Alongside the scholarly contributions in this Winter issue, CAET also enters an important institutional milestone. We are pleased to mark the appointment of Professor Vivien Speiser as the editor-in-chief of CAET. This step reflects the journal’s ongoing development needs and acknowledges Professor Speiser’s sustained contributions, professional vision, and leadership in strengthening CAET’s academic quality, international engagement, and visibility across Eastern and Western perspectives. Establishing a clear editorial leadership structure is essential as CAET continues to grow as an international, peer-reviewed journal committed to academic integrity, ethical scholarship, and a collaborative scholarly community. The gradual transition and clarification of leadership roles will be integrated into CAET’s strategic planning, ensuring continuity and sustainability for current and future contributors.
This Winter 2025 issue also coincides with an important milestone in CAET’s academic development. In 2025, CAET achieved a Q2 ranking in the Scimago Journal Rank, reflecting its growing scholarly impact and international visibility. The Q2 classification indicates that CAET is now positioned among the upper-middle tier of peer-reviewed journals indexed in Scopus, based on citation impact, journal influence, and network visibility. For an interdisciplinary journal committed to cross-cultural and arts-based inquiry, this recognition affirms the relevance of CAET’s focus on creative arts education, therapy, and arts in health while reinforcing the responsibility to sustain editorial rigor, methodological diversity, and ethical scholarship. This milestone, grounded in the collective efforts of authors, reviewers, and editors, aligns with CAET’s ongoing structural development, including the appointment of Professor Vivien Speiser as Editor-in-Chief, and signals a new phase of consolidation and maturity for the journal.

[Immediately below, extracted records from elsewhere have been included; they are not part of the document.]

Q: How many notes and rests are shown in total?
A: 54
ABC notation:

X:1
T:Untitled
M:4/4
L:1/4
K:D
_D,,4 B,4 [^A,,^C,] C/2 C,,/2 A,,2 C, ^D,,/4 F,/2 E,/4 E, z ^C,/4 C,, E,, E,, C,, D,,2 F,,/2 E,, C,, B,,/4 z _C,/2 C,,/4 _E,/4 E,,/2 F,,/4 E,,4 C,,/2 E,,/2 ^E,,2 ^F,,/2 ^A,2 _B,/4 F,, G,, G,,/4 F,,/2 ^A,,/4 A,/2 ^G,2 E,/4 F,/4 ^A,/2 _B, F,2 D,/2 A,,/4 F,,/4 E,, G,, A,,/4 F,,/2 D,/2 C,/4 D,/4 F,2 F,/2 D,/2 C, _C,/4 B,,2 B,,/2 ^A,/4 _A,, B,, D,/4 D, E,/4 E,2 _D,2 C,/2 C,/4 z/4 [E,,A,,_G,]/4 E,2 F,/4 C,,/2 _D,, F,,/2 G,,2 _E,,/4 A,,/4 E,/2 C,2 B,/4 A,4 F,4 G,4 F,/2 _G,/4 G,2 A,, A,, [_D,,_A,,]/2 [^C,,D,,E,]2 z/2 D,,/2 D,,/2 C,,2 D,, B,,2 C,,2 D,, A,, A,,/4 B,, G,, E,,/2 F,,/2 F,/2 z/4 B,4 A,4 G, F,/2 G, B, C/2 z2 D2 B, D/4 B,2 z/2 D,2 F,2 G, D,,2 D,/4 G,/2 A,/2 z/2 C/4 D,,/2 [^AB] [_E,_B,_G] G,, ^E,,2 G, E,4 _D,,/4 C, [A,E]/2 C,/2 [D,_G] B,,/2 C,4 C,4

Taken together, the articles in this issue exemplify CAET’s core mission: to provide a platform where creative arts education, therapy, and arts in health can meet in rigorous, reflective, and culturally responsive dialogue. They remind us that the strength of this field lies not only in innovation but also in careful listening, critical self-reflection, and respect for difference.
We extend our sincere gratitude to all authors, reviewers, and editorial collaborators whose dedication makes this journal possible. We invite readers to engage with this Winter 2025 issue not only as consumers of knowledge but also as participants in an ongoing conversation—one that values vulnerability as a source of insight and creativity as a pathway toward individual and collective well-being.